Sinirle çıktığım okuldan sonra elime geçen ilk fırsatta babamı arayacaktım.
Şimdi ise doktora gidiyordum.
Doktorun bana yazdığı ilaçları eczaneden alıp eve geçtiğimde ilaç kutusunu karıştırıyordum. Şimdiyr kadar çok fazla psikoloji merkezine gitmiştim. Antidepresanlar, uyku ilaçları, sakinleştiriciler.
Sadece çok zor anlarımda sakinleştirici kullanmak dışında 3 yıldır böyle ilaçlar kullanmıyordum.
Dün gece kullanmamıştım. Hazal'la olay olaylar olurken kullanmamıştım. Sakatlandığımda, annem geldiğinde..
Ama Arda ve tüm arkadaşlarım neredeyse bana inanmadığında kullanmıştım.
Çünkü beklenmedik darbeler insanı daha da çok sarsıyordu. Bir binanın yanında patlayan bombanın şiddeti, içinde patlayan bombanın şiddetine eşit olmuyordu.
Bir bardağa su koydum. Elime rastgele döktüğüm ilaçları ağzımdan mideme gönderdim.
Ortalığı bile toplamadım.
Elim ayağım boşalır gibi olduğunda biraz rahatlamıştım.
Elime telefonumu aldım ve rehberden babamı bulup tıkladım. Çalmaya başlayan telefon biraz sonra açıldı.
"Ada? Kızım?"
"Kızım deme bana. Aramadığın, sormadığın 1 aydır İstanbul'da olmana rağmen tenezzül edip bir kere görmediğin birine kızım denmez."
"Gelecektim."
"Gelecektin, arayacaktın, yapacaktın. Hani? Neredesin baba? Yıllardır bu evde yalnız başımayım ben. Dün eve birisi girmiş biliyor musun? Tanıdığım veya tanımadığım bir insan habersizce evime girmiş ve evimde ayakkabılarıyla dolaşmış. Dün gece evde kalamadım. Abimde, sende annem olacak o orospuda İstanbul'dayken ben sevgilimin evinde uyudum. İyi olup olmadığımı o sordu bana. Suya ihtiyacım olduğunu söylemeden bir bardak su uzattı bana."
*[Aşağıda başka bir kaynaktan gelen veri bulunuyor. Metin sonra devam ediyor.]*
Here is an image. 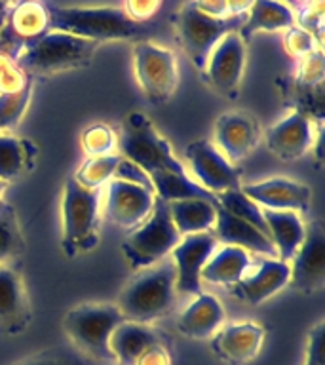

"Ben seni görmeye gelecektim Ada. Haberim yoktu. Arasaydın bizi."
"ARADIĞIMDA AÇIYOR MUSUN? SESİNİ DUYMAK İÇİN ARIYORUM YA BEN SENİ İŞİM VAR KAPAT DİYORSUN BANA SEN. BİRKAÇ AY SONRA YÜZÜNÜ UNUTACAĞIM BE. SEN YOKSUN DİYE ASLI ANNELİK YAPMAYA ÇALIŞIYOR BANA."
"Ama artık yoruldum baba.. Çok yoruldum. Aile sevgisi görmedim. Hiçbir zaman evlat gibi hissetmedim. Hepiniz bu acılarla dolu evden kaçıp giderken beni burada aşamadığım engellerle yalnız başıma bıraktınız baba. En çokta sana bunları yüz yüze söyleyememek koyuyor biliyor musun?" Soluk soluğa kaldığımda onun ağzını bıçak açmıyor olsa gerekti.
"Annenle konuştuk." dedi gurursuzca, şerefsizce.
"O kadın benim annem falan değil."
"Affet anneni olur mu? Sonra pişman olmamak için, kendin için Ada. Kendin için affet." dedi ve telefon yüzüme kapandı. Her zaman olduğu gibi.
"O kadınla bile görüşmüşsün, bana yüz yılın, sittin senenin kazığını atan kadınla bile görüşmüşsün ama kızına telefon açıp iyi misin diyememişsin."
Elim ayağım titrediğinde önümde duran kutudan aldığım ilacı yuttum.
Üzerime battaniye çektiğimde sıcak ve o tatlı mahmur uyku beni kendine öylesine çekiyordu ki kendimi alamadım.
Arda'dan
Antrenman bittiğinde hava kararmıştı.
Ada'nın kokusunu özlemiştim. Hemen duşumu alıp üzerimi değiştirmiştim. Şoförümle birlikte Ada'nın evine vardığımızda Ada'nın bana verdiği anahtarla kapıyı açtım.